Re: Cream honey questions
What your are seeing most likely is a result of air introduced at the point your were stirring in the seed honey (often related to the speed of the stiring mechanism). The temperature you "cure" it at can have impact as well as how you are dispensing into the jars and if the jars are moved in the early part of the crystallization process. Making it in Glass is more difficult and it is the reason alot gets sold in plastic. No matter how good you do it you will eventually have a batch that get's that"look you describe. Reliquifying it is a night mare and you won't likely get it to recrystalize properly once it "slumps". The gritty aspect may be the size of the seed you used initially. If you are using someone elses creamed honey as seed you may need to grind it smaller before you use it. We sell ours for 50 cents over our liquid and somed days I don't think that is enough. How many jars do you have?

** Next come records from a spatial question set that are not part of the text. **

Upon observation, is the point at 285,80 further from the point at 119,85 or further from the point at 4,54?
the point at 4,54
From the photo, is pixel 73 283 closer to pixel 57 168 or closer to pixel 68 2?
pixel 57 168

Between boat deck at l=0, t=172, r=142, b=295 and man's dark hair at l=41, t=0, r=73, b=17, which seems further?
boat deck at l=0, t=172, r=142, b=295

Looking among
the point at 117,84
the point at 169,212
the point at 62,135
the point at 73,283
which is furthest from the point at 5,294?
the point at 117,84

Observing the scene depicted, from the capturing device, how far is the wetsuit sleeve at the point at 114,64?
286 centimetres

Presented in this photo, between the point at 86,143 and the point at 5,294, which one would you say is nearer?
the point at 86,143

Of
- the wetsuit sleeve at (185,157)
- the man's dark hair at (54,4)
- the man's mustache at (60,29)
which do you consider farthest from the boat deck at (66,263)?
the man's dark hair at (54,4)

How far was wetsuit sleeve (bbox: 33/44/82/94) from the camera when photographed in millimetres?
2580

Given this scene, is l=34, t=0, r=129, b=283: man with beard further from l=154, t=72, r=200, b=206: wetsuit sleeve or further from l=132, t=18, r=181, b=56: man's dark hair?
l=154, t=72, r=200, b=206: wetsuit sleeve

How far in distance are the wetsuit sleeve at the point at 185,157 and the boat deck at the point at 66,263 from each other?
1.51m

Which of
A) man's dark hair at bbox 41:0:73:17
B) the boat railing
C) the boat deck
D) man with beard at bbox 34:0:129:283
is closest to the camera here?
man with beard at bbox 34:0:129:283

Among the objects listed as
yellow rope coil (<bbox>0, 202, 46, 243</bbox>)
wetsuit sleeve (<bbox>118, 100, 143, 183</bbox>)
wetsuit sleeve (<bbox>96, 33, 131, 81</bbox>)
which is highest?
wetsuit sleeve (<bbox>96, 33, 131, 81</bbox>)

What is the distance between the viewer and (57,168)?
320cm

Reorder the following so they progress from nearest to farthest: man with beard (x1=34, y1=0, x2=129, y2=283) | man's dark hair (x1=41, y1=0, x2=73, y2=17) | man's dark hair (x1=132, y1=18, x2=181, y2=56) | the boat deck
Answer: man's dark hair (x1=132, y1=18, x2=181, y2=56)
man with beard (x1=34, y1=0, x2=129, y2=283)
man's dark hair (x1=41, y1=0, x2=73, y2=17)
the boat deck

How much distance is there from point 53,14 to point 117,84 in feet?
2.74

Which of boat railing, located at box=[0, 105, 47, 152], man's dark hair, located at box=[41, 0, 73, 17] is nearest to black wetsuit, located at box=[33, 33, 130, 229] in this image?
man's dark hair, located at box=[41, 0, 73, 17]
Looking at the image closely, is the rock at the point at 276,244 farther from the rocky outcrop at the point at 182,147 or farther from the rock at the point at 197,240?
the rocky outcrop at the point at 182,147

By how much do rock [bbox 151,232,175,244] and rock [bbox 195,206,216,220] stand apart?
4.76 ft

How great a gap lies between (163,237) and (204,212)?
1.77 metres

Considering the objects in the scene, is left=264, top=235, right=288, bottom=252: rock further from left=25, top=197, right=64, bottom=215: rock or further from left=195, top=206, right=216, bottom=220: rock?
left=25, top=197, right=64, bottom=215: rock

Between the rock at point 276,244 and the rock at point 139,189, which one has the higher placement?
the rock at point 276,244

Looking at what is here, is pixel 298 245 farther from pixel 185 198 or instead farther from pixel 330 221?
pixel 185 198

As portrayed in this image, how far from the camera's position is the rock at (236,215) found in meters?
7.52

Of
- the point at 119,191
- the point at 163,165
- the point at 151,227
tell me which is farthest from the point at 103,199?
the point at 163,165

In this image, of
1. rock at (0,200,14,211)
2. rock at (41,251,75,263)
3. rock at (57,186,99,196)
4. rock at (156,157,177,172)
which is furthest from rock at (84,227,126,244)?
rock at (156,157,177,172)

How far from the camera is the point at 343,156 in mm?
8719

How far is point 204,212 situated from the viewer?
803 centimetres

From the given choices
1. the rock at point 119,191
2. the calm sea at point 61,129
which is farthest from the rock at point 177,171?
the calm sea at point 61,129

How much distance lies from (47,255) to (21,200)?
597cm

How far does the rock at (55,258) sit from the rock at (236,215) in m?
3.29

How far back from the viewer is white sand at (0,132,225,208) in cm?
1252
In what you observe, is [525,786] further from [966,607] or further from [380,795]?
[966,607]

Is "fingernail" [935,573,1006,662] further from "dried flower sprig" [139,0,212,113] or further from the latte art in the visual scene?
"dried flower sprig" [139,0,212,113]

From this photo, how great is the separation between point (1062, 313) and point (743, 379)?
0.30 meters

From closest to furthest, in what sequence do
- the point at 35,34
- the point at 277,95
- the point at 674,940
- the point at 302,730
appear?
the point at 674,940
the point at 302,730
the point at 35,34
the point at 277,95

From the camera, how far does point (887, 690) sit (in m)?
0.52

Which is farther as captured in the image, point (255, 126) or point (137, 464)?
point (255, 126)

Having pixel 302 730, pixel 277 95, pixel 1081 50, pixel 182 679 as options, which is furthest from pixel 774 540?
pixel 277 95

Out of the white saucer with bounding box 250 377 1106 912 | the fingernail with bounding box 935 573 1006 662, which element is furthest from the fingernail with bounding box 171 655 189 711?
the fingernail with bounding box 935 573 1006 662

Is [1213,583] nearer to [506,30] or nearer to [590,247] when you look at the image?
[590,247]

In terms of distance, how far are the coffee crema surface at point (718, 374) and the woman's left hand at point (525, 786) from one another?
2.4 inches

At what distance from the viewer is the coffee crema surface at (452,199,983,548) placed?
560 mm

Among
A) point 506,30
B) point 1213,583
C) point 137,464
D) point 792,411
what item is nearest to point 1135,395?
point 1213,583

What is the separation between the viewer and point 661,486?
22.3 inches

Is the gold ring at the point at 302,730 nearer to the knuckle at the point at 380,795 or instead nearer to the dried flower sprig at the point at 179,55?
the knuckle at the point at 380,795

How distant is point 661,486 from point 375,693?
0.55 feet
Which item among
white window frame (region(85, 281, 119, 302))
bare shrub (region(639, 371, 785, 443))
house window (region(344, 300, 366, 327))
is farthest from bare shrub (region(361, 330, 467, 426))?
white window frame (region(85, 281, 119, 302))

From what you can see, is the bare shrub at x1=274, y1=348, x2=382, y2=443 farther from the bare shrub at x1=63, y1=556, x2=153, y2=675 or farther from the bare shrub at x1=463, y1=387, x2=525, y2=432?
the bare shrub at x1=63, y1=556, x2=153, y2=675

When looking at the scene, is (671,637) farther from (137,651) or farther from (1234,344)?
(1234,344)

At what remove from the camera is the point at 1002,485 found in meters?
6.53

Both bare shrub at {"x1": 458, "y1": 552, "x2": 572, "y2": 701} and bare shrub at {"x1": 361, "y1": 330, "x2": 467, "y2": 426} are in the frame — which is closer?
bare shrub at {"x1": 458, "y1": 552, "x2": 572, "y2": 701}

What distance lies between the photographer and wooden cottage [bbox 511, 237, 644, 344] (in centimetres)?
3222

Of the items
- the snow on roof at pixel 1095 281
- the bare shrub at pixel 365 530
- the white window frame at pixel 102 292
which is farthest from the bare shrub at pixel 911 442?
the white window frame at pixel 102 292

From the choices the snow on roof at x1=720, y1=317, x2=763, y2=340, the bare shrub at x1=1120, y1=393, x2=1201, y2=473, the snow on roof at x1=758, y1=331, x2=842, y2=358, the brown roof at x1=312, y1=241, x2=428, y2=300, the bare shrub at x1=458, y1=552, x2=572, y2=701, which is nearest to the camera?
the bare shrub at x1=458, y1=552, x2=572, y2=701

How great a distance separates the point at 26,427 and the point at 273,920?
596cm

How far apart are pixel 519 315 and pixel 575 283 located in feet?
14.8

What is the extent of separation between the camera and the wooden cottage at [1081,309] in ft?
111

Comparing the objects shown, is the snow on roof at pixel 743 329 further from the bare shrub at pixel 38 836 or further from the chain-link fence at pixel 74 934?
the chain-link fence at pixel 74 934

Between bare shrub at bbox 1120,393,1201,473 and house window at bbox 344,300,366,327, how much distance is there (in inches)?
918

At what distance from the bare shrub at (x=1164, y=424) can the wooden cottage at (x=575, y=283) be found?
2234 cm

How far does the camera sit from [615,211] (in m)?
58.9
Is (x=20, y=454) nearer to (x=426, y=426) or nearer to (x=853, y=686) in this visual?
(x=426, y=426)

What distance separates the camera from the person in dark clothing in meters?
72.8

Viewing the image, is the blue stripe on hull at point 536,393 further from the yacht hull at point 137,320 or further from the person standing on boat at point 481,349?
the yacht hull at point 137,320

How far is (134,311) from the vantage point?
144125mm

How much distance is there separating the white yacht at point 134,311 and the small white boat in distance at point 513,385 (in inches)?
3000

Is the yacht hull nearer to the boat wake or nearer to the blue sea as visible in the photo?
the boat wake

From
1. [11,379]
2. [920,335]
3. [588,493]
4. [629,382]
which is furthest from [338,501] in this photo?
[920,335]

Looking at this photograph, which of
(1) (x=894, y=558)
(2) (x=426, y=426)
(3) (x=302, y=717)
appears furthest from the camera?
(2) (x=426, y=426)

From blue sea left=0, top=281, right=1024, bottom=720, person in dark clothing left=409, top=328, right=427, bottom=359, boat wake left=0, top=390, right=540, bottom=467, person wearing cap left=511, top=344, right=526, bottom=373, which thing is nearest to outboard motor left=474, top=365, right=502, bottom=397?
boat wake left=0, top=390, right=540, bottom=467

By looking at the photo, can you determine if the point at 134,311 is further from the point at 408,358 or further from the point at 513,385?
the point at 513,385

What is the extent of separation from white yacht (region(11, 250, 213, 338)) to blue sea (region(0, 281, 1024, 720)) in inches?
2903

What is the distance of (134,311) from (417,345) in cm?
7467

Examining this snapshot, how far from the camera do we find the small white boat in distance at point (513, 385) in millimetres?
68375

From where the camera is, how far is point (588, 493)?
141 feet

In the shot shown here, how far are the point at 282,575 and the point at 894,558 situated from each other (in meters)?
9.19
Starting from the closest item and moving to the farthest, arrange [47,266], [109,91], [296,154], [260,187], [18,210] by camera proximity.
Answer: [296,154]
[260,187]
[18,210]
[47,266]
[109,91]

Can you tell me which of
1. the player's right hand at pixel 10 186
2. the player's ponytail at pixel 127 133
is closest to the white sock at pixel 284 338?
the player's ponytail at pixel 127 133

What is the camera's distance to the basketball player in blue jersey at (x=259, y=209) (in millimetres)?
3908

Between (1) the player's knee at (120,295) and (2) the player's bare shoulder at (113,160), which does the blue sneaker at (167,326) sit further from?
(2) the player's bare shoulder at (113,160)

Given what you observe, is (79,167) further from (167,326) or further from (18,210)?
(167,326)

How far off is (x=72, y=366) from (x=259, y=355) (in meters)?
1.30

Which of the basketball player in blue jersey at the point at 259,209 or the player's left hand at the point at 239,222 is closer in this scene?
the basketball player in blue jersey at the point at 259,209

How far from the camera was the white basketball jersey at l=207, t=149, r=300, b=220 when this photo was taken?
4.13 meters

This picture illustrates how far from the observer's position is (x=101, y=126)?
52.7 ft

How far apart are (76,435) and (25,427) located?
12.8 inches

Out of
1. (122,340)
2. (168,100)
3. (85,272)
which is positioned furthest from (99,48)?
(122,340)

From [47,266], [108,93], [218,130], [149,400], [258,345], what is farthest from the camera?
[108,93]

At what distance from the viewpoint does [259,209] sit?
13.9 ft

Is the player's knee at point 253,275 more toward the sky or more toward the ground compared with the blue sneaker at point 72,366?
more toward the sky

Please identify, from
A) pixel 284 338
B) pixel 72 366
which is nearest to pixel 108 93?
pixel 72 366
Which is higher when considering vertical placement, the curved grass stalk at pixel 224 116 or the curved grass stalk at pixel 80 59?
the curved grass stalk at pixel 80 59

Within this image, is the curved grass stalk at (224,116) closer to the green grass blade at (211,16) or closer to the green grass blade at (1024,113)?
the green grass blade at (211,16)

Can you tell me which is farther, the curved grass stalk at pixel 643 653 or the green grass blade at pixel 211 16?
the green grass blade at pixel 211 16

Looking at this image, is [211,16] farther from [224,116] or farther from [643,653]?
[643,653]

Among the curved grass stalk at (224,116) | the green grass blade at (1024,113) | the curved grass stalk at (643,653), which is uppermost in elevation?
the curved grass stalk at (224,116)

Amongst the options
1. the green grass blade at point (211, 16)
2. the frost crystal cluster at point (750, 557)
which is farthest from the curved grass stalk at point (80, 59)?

My suggestion would be to clean out the jars and use this batch of honey for something else and start over and try this method http://www.masterbeekeeper.org/dyce/creamhoney.htm
If it's any consulation - I've been there and done that, more than once.
Re: Cream honey questions
Thank you so much for the great reply and info. Was thinking of just turning it back into liquid honey...that should be ok?
Have seen the dyce method before but cant seem to understand how to grind up the honey.... Where/how do you get it so hard and dry to do that, the cream honey we bought was like soft butter.
The first time it worked but made a mess of the kitchen. This was the second attempt and we mixed it in a big bucket with a valve to make it easier to fill the jars.....
Re: Cream honey questions
What are you using to mix the seed into the honey? I use a mixing paddle on the end of a drill at a very low speed and miminize the drop from the bottling tank (5 gallon bucket with a scissors gate) so I don't introuduce any more air than necessary. I still get honey with the "foam" on top sometimes and a little taste test with your customers will let them know that is not a problem. If you store it too cold often the honey will "seperate" from the glass leaving that air space between the glass and the honey. Again Astethics - a taste test and some education will help it sell.
What temperature are you "serving" at when you are finding it hard and gritty? We advise our customers to keep and serve in on the table unless the temps get into the high 80's low 90's as then it may slump. Did you heat the orginal honey to remove all crystals? I have used a meat grinder (the hand type with the screw) and a motar/pestle. What really works the best is to find a good seed honey by saving your smallest grain honey in your harvest or buying some of the water white canadian clover which is like "Butta".
Re: Cream honey questions
Thanks again, used a spatual to mix... Will try your idea next time,
store in cool closet about 14c this time of year
Honey was heated and strained before adding seed
Are you letting some honey turn to rock then grinding it with a pestle, now do you get the honey that hard?